On the other hand, while it is crucial that we continue to engage all of the stakeholders touched by EPR, these conversations can be frustrating when solutions seem apparent to me but are unclear to others. But I know that this is because the changes proposed by EPR are broad and every stakeholder brings a different perspective to the table. It is only by continuing to reach out to people and working to update and evolve our policy models that we can change minds and achieve the future of waste management and recycling for which PSI strives.
What do you see as the future of EPR?
In the future, I hope to see EPR policies continue to incorporate equity elements across all products and even develop new components as the national conversation on social justice continues.

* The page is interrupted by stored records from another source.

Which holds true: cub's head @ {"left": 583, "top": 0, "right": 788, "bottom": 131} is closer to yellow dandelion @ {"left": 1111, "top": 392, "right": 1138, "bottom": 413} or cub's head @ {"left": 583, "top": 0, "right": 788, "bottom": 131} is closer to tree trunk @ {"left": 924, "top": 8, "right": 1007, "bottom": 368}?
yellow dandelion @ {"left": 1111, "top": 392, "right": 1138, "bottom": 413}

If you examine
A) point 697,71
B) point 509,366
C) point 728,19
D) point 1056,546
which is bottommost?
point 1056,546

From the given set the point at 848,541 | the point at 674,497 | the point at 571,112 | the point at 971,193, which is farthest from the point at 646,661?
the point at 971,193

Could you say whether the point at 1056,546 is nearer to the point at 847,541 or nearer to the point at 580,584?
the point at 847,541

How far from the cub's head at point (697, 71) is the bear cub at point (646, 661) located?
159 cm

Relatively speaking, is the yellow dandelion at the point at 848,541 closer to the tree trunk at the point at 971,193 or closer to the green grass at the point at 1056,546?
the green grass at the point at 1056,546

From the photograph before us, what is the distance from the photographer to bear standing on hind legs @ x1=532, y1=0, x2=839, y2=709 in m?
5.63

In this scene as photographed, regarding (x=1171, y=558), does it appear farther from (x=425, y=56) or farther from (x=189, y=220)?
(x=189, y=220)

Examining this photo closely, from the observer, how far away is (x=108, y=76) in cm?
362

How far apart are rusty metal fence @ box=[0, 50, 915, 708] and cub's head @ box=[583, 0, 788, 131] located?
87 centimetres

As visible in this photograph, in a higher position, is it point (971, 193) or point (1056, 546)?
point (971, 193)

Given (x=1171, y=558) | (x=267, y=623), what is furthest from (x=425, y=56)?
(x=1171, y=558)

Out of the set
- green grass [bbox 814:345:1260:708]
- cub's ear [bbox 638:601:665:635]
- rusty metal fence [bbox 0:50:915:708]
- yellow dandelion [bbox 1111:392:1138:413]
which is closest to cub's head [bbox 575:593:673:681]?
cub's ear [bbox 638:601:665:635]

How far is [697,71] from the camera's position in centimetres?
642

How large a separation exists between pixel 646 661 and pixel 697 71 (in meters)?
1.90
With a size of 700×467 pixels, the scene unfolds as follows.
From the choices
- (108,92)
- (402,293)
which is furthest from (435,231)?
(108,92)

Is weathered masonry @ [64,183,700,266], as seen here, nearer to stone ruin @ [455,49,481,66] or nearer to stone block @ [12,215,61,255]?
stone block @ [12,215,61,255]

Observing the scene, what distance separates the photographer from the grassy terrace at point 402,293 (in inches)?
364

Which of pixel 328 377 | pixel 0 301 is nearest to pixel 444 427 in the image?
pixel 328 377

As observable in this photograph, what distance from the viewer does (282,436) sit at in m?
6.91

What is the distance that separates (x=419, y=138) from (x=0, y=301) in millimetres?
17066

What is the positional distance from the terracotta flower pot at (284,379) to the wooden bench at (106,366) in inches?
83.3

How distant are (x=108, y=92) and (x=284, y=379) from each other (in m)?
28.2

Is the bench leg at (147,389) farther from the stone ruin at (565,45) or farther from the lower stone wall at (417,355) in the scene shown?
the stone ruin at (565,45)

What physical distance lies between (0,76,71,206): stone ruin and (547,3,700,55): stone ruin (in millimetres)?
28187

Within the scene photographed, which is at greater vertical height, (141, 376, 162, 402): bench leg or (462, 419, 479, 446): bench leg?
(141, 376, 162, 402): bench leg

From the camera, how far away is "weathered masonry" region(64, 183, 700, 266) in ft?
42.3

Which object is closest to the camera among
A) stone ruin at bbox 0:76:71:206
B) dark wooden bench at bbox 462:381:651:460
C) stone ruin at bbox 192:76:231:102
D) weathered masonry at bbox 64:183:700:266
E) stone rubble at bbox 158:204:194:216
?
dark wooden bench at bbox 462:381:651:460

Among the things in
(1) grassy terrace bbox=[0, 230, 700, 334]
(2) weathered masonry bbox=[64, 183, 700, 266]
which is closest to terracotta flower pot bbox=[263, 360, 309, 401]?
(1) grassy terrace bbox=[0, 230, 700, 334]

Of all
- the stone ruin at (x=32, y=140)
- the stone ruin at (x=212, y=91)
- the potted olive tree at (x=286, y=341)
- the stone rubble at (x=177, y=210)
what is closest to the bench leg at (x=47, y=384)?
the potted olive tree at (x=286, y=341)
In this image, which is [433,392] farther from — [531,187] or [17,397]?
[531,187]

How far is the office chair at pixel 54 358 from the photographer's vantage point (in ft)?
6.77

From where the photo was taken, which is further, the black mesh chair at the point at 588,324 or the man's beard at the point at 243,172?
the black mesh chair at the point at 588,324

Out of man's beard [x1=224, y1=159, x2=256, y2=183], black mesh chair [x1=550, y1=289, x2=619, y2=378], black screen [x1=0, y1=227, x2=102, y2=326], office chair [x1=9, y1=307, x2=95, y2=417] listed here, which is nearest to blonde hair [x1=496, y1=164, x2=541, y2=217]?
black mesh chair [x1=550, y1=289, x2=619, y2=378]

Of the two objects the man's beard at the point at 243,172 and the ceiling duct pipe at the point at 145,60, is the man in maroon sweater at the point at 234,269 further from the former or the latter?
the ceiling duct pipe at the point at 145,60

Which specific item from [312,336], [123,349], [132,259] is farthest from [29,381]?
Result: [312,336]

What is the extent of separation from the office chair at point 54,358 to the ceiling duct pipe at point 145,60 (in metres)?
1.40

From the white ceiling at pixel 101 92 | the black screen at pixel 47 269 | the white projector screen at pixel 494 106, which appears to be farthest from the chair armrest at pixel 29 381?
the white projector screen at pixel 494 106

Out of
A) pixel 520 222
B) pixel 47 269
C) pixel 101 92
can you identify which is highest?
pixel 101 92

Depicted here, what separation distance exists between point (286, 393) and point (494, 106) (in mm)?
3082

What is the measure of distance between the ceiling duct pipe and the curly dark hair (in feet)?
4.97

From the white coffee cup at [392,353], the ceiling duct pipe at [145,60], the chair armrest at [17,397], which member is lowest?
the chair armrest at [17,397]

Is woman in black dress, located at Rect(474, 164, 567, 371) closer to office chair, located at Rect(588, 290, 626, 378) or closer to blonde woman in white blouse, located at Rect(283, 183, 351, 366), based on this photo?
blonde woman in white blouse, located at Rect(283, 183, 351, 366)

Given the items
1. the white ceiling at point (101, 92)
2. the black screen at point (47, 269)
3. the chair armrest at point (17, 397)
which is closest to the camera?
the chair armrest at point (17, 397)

I would also like to see EPR continue expanding to new product areas, such as solar panels, and to see eco-modulated fees included in EPR for products and packaging. Ultimately, I look forward to seeing how policy experts will learn from the mistakes of past programs to ensure we create better legislation in the future.
Where do you see yourself in the next, say, 3 or 5 years?
For as long as I can remember, I have always wanted to be an environmental lawyer, so I think I may end up in law school in a few years. If I don’t pursue a law degree, I would still like to stay in the world of environmental policy and pursue higher education in some capacity, so I may wind up in another graduate program. In the long-term, I would love to serve in public office to help influence key environmental decisions and hopefully improve my community.